» **Task description**:
What you return must match the listing word for word.

•••

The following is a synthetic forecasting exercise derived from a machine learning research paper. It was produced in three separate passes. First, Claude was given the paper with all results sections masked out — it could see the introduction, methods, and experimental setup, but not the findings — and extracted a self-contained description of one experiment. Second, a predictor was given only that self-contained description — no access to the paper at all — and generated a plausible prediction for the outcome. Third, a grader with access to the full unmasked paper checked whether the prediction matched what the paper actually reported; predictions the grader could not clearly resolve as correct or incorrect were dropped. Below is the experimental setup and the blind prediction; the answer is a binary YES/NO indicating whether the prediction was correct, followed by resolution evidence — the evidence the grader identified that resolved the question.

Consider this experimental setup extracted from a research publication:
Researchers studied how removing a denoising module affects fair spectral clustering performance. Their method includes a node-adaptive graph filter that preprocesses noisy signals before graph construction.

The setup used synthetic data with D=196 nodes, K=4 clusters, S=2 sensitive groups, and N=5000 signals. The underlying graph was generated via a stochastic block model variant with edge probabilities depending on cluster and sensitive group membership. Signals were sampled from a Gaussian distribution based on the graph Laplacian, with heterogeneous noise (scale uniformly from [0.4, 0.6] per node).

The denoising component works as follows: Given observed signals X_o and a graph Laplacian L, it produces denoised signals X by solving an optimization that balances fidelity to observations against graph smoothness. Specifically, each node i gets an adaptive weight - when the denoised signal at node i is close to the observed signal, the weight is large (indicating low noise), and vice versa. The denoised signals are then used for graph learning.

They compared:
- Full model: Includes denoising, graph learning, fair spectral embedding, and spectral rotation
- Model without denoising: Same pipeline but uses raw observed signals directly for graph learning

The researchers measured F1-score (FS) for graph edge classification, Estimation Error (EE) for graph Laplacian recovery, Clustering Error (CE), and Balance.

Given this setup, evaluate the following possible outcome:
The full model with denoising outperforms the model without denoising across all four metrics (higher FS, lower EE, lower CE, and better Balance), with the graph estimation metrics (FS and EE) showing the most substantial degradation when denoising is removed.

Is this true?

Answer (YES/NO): NO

•••

» **Your response**:
The following is a synthetic forecasting exercise derived from a machine learning research paper. It was produced in three separate passes. First, Claude was given the paper with all results sections masked out — it could see the introduction, methods, and experimental setup, but not the findings — and extracted a self-contained description of one experiment. Second, a predictor was given only that self-contained description — no access to the paper at all — and generated a plausible prediction for the outcome. Third, a grader with access to the full unmasked paper checked whether the prediction matched what the paper actually reported; predictions the grader could not clearly resolve as correct or incorrect were dropped. Below is the experimental setup and the blind prediction; the answer is a binary YES/NO indicating whether the prediction was correct, followed by resolution evidence — the evidence the grader identified that resolved the question.

Consider this experimental setup extracted from a research publication:
Researchers studied how removing a denoising module affects fair spectral clustering performance. Their method includes a node-adaptive graph filter that preprocesses noisy signals before graph construction.

The setup used synthetic data with D=196 nodes, K=4 clusters, S=2 sensitive groups, and N=5000 signals. The underlying graph was generated via a stochastic block model variant with edge probabilities depending on cluster and sensitive group membership. Signals were sampled from a Gaussian distribution based on the graph Laplacian, with heterogeneous noise (scale uniformly from [0.4, 0.6] per node).

The denoising component works as follows: Given observed signals X_o and a graph Laplacian L, it produces denoised signals X by solving an optimization that balances fidelity to observations against graph smoothness. Specifically, each node i gets an adaptive weight - when the denoised signal at node i is close to the observed signal, the weight is large (indicating low noise), and vice versa. The denoised signals are then used for graph learning.

They compared:
- Full model: Includes denoising, graph learning, fair spectral embedding, and spectral rotation
- Model without denoising: Same pipeline but uses raw observed signals directly for graph learning

The researchers measured F1-score (FS) for graph edge classification, Estimation Error (EE) for graph Laplacian recovery, Clustering Error (CE), and Balance.

Given this setup, evaluate the following possible outcome:
The full model with denoising outperforms the model without denoising across all four metrics (higher FS, lower EE, lower CE, and better Balance), with the graph estimation metrics (FS and EE) showing the most substantial degradation when denoising is removed.

Is this true?

Answer (YES/NO): NO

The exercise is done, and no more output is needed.